Tuesday February 10th 2015
Here is my day, laid out for me (at right). This programme promises to be educational.
I have said that we have learned nothing in the last decade that is actually actionable when it comes to practical beekeeping. The rules for managing colonies and producing a crop are -- AFAIK -- the same as ten years ago and maybe twenty.
I haven't been to meetings lately and quit BEE-L over a year ago, so maybe I've missed something. I was at the BCHPA in September, though and saw nothing new there.
Scientists have learned a lot, but when it comes to managing bees, nothing much has changed.
It would be nice to be wrong on this, but I doubt it. Today, I'll find out.
It is not bigotry
to be certain we are right;
Wednesday February 11th 2015
Did I learn anything? I learned the new head of Pest Management in Alberta (Bees come under 'Pests') is quite defensive about the 'right' of the chemical companies to keep the research studies they reveal to the regulators effectively out of public reach. He compared that 'privacy' of 'proprietary' data -- the work that establishes and defines the effects on insects and the environment -- to my right to not reveal my financial data. I said that my financial data is not widely distributed in the environment.

Supplied entries ->
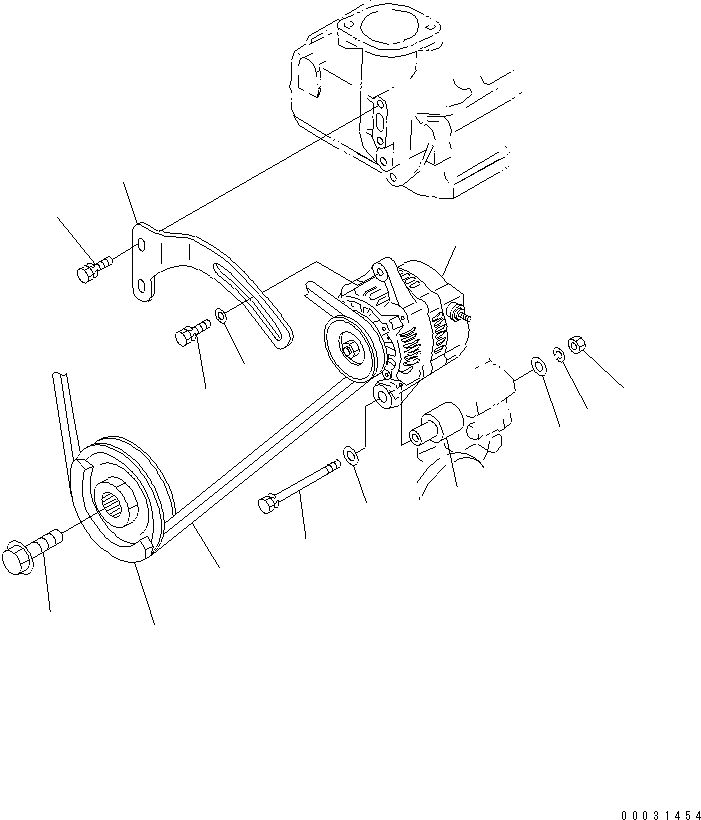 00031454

...

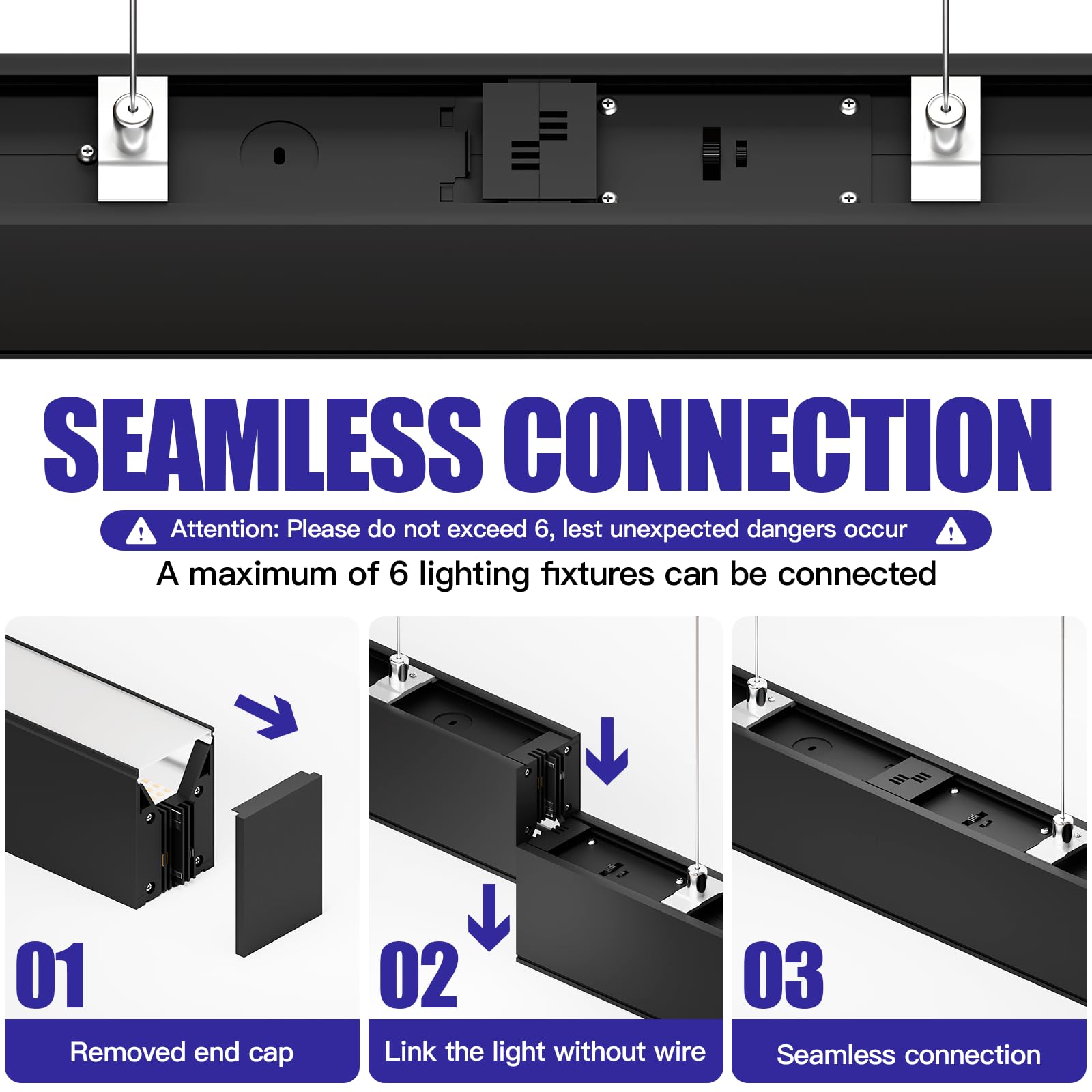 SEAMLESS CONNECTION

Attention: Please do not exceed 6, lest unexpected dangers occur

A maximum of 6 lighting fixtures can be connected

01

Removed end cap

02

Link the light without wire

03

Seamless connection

* * *

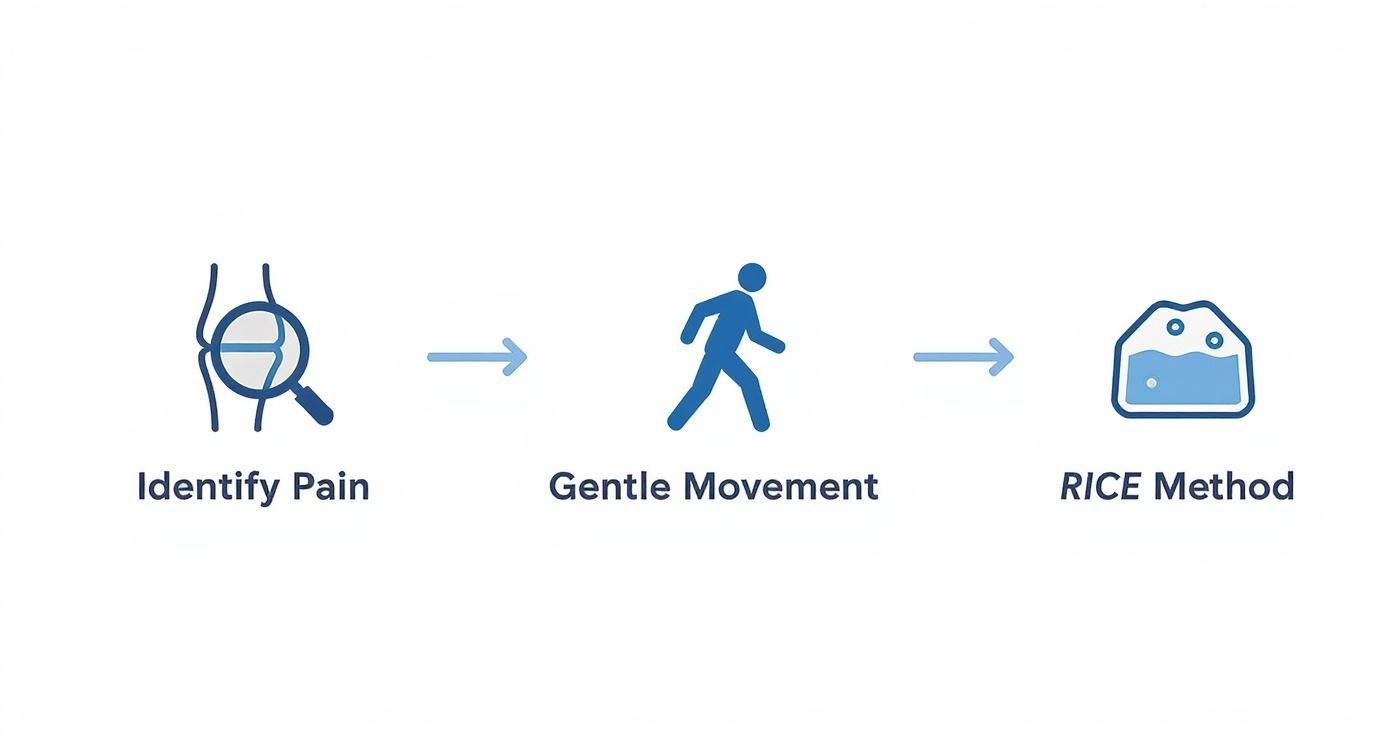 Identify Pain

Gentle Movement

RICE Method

Work task ->
Write the next few sentences of the beekeeping diary, starting right after its final sentence.

Answer for this exercise ->
Nothing was said of the studies the chemical companies may not choose not to reveal to regulators. It seems reasonable to assume to the extent that they can only reveal studies they believe will further their ends, and abort, bury or spin studies that might work against them.
I also learned that there appears to be an association between neonic exposure and nosema. Nobody would say anything definite one way or the other and when I asked the direct question of the panel -- fairly clearly I thought -- the answers given were to another question I did not ask.
Observers are also finding detectable levels of neonics in the environment in macro samples of water, soil, pollen and honey, and I still have to keep asking: "If we are seeing detectable amounts in what are quite large samples by a bee's perspective, what are individual bees experiencing on their micro level"???
My questions seem to be too tough for anyone to dare try to answer. The rule in civil service is to never ask a question out loud that could prove embarrassing if answered honestly, and our scientists and regulators are civil servants.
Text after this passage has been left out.